@********2018
Gar kein Problem. Ich finde die gemeinhin herrschende Stigmatisierung von psychischen Problemen bedauerlich. Sie drängt Betroffene sehr viel weiter an den Rand der Gesellschaft als sie sein müssten. Vor allem, wenn man bedenkt, welche hoher Prozentsatz von Menschen im Laufe seines Lebens an einer psychischen Problematik erkranken wird.
Sieh mal, es ist nach meiner Erfahrung so, dass jemand, der mit der Neigung zu psychischer Verletzbarkeit ausgestattet ist, immer in irgendeiner Form etwas mit seiner Psyche zu tun haben wird. Diese Dinge verschieben sich, aber sie gehen in der Regel nie ganz weg. Es sei denn, es handelt sich um Traumata an einer zuvor seelisch völlig stabilen und gesunden Person. Diese sind zumindest teilweise völlig heilbar. Aber bei Menschen wie mir ist das nicht so. Und so wandelte sich meine Angst einfach irgendwann und wurde etwas anderes. Etwas, mit dem ich heute recht gut leben kann, wenn ich auf mich achte. Selbstpflege und das Hören auf eigene Grenzen und eigene Bedürfnisse sind hier als Schlüsselpunkte zu nennen. Gerade als junger Mensch, der ich damals war, wollte ich nicht so ganz einsehen, dass ich eben nicht wie andere stundenlang in dunklen Clubs mit Flackerlicht und eng besetzter Tanzfläche ausharren konnte. Oder in ausverkauften Fußballstadien ... Ich war frustriert, weil meine Seele und mein Körper da nicht mitmachten. Ich wollte "normal" sein. Und vor allem diese Idee davon, was "normal" ist und dass man selbst nicht dazu gehört ist etwas, von dem man sich wirklich verabschieden sollte. Und zwar zugunsten dessen, sich selbst und seine ganz eigenen Bedürfnisse a) kennenzulernen und b) nach außen zu kommunizieren und zwar ohne permanentes schlechtes Gewissen.

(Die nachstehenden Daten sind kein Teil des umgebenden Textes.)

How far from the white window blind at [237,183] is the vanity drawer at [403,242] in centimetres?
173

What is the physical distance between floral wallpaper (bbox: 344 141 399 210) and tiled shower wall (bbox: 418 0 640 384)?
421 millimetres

Ich habe damals im Lernprozess durchaus Freunde verloren. Menschen, die mir sagten "SO" könnten sie mit mir nichts anfangen. Nun... rückblickend konnte und wollte auch ich mit ihnen SO nichts anfangen, also passte es ja wieder. Das ist nämlich auch noch so ein Punkt. Es ist wichtig, daran zu glauben, dass man seinen Weg, seine Nische, seine Leute finden wird, auch und gerade wenn man offen mit seinen Grenzen umgeht. Sich selbst anzunehmen ist wirklich der erste wichtige Schritt in Richtung Besserung. Zu verstehen "Ok, so bin ich eben jetzt gerade. Ich kann dies und jenes nun einmal nicht. Das ist weder gut noch schlecht, es ist so." Und im zweiten Schritt hilft es natürlich, genau anzuschauen, warum man dies und jenes gerade nicht kann. Was dahintersteckt. In welchen Momenten tritt Angst vermehrt auf? Kenne ich das eventuell von früher? Sind es alte Verletzungen, alte Träger, die sich da über die Angst Aufmerksamkeit verschaffen, weil sie noch nicht geheilt sind?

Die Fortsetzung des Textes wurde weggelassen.